Kleiner Umbau-Tagebucheintrag: Wie unsere Eberspächer-Dachklima aufs Womo kam – inklusive Werks-Überraschung beim Auspacken, Einbau durchs Dachfenster und der erstaunlich leisen Erkenntnis, dass sich das Ganze absolut gelohnt hat.

Manche Upgrades sind Kür, dieses war irgendwann schlicht Notwehr: Wer einmal bei 35 Grad im aufgeheizten Wohnmobil zu schlafen versucht hat, weiß, dass „Fenster auf und das Beste hoffen" kein Klimakonzept ist, sondern eine Trotzreaktion. Also musste eine Dachklimaanlage von Eberspächer her – und die ist jetzt oben, verbaut und (Spoiler) angenehm leise.

Auspacken – und gleich ein Problem

Der erste Akt war unfreiwillig spannend. Kaum ausgepackt, gleich die erste Überraschung: Die Klima war ab Werk nicht richtig zusammengebaut. Zwischen Deckel und Gehäuse klaffte ein Spalt, der da definitiv nicht hingehört. Liebe Grüße an den Hersteller: Eberspächer, das muss besser werden.

Sichtbarer Spalt am Gehäuse der ausgepackten Klimaanlage
Frisch aus dem Karton – und schon ein Spalt, der da nicht hingehört.
Detailaufnahme des Spalts zwischen Deckel und Gehäuse
Aus der Nähe: Deckel und Gehäuse gingen einfach nicht sauber zusammen.

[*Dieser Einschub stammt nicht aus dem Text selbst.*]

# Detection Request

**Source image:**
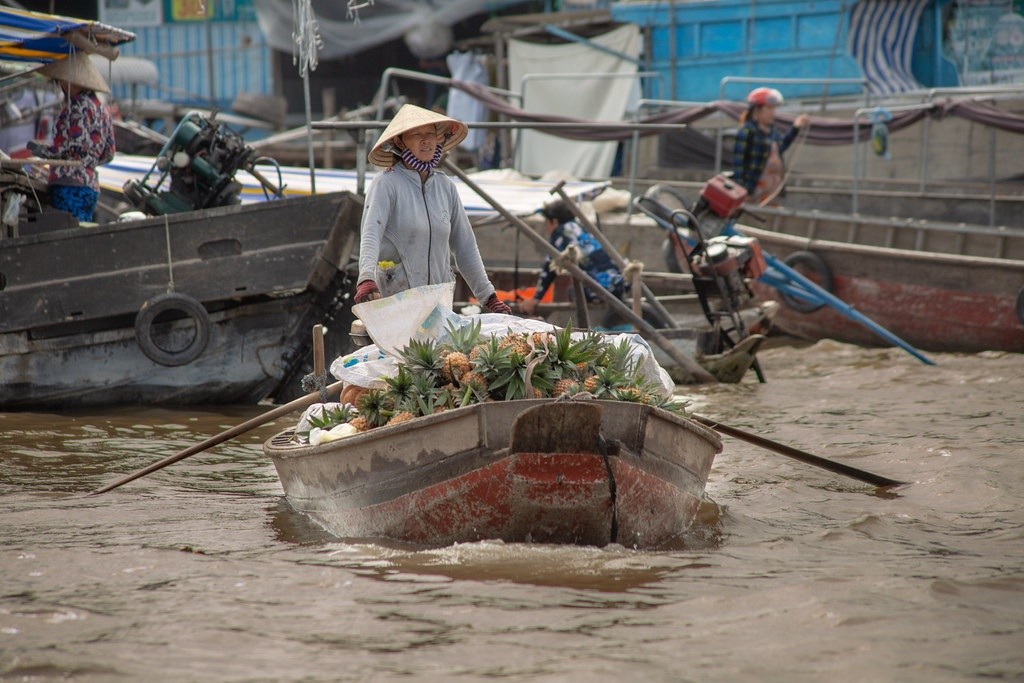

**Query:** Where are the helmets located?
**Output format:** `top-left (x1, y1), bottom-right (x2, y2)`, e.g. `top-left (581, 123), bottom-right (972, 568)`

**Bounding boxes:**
top-left (748, 88), bottom-right (785, 107)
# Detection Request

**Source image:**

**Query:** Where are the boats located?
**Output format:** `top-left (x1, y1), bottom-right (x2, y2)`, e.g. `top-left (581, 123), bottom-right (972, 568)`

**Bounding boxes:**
top-left (0, 6), bottom-right (366, 409)
top-left (82, 320), bottom-right (906, 544)
top-left (92, 153), bottom-right (1024, 384)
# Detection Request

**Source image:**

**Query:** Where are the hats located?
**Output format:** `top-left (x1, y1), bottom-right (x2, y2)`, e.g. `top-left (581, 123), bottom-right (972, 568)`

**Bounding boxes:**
top-left (368, 103), bottom-right (468, 167)
top-left (37, 51), bottom-right (111, 93)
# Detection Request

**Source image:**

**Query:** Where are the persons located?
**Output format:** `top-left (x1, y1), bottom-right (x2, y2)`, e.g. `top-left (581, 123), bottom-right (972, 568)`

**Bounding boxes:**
top-left (354, 103), bottom-right (512, 316)
top-left (519, 202), bottom-right (631, 315)
top-left (730, 87), bottom-right (810, 209)
top-left (33, 51), bottom-right (116, 223)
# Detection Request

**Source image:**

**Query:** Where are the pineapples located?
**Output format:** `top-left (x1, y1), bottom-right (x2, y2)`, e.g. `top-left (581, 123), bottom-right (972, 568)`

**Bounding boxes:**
top-left (306, 318), bottom-right (693, 431)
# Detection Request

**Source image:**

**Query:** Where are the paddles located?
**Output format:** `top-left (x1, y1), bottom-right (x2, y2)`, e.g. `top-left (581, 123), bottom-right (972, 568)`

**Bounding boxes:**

Kurzerhand richtig zusammengebaut

Also Deckel demontiert und das gute Stück noch einmal richtig zusammengesetzt – so, wie es eigentlich schon im Karton hätte sein sollen. Kleiner Umweg, große Genugtuung.

Einbau durchs Dachfenster

Danach ging es zackig: Der Einbau lief bequem durch ein demontiertes Dachfenster, an dessen Stelle jetzt die Klima ihren Stammplatz hat. Rundum sauber abgedichtet mit Dekalin Dekaseal 8936 – damit von oben garantiert nur Sonne und kein Regen reinkommt.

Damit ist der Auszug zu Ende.